=== Section Start ===

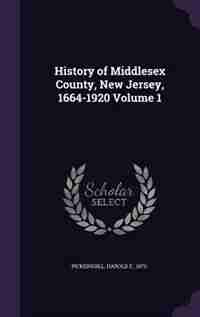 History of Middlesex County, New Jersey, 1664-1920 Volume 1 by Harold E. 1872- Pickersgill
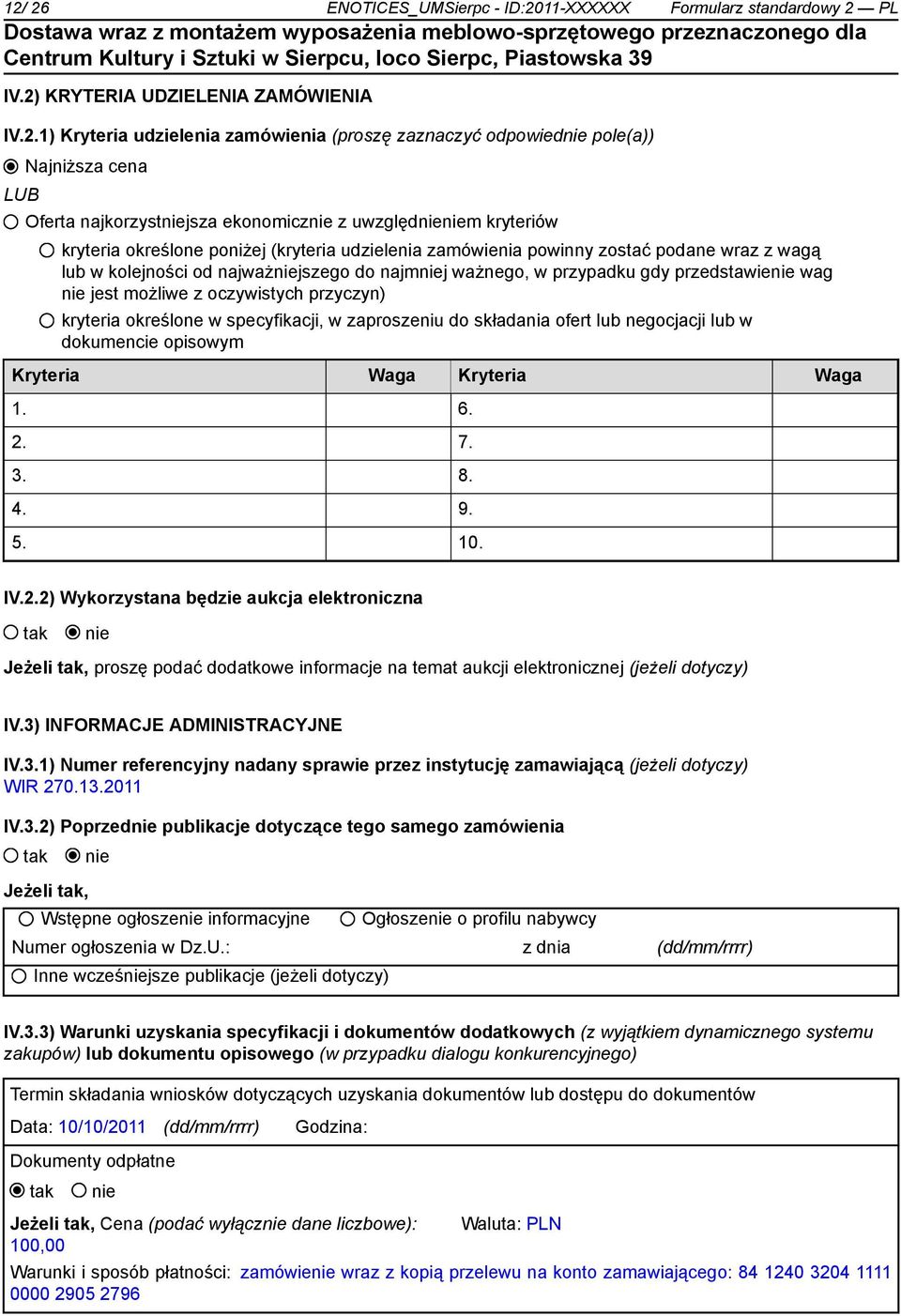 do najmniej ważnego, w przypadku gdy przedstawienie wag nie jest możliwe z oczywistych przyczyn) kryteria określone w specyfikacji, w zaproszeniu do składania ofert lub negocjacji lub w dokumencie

=== Section End ===
=== Section Start ===

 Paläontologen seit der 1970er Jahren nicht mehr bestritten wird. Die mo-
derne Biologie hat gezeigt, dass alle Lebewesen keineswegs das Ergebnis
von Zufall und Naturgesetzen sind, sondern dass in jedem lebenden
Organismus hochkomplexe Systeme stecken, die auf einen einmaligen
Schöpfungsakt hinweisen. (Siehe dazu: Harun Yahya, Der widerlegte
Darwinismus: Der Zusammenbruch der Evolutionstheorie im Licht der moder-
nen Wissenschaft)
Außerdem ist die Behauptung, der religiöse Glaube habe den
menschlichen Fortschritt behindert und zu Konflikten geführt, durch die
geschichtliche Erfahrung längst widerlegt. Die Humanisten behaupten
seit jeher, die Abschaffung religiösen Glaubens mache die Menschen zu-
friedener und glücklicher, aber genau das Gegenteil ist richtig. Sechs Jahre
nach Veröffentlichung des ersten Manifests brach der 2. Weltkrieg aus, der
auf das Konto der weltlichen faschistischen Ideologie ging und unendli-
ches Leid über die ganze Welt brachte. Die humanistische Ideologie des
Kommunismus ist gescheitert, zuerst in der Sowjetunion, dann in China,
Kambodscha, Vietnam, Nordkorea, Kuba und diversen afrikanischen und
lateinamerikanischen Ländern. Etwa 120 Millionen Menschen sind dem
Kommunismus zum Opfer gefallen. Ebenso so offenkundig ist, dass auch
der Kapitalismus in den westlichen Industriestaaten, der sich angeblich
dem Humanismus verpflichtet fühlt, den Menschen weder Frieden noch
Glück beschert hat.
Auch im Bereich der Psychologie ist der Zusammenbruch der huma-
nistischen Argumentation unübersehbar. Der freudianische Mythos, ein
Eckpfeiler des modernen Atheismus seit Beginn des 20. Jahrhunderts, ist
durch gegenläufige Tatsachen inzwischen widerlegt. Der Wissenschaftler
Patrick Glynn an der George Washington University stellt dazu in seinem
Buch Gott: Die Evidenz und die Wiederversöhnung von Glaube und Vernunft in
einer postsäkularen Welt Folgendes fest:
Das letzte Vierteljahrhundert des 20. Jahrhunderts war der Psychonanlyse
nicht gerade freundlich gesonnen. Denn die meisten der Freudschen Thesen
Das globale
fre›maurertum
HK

=== Section End ===

◆ **WHAT THE EXERCISE ASKS**
Your task is to restate, word for word, only those lines above that fall between the line holding "Kommunismus ist gescheitert, zuerst" and the line holding "durch gegenläufige Tatsachen", inclusive.

◆ **FINISHED TASK**
Kommunismus ist gescheitert, zuerst in der Sowjetunion, dann in China,
Kambodscha, Vietnam, Nordkorea, Kuba und diversen afrikanischen und
lateinamerikanischen Ländern. Etwa 120 Millionen Menschen sind dem
Kommunismus zum Opfer gefallen. Ebenso so offenkundig ist, dass auch
der Kapitalismus in den westlichen Industriestaaten, der sich angeblich
dem Humanismus verpflichtet fühlt, den Menschen weder Frieden noch
Glück beschert hat.
Auch im Bereich der Psychologie ist der Zusammenbruch der huma-
nistischen Argumentation unübersehbar. Der freudianische Mythos, ein
Eckpfeiler des modernen Atheismus seit Beginn des 20. Jahrhunderts, ist
durch gegenläufige Tatsachen inzwischen widerlegt. Der Wissenschaftler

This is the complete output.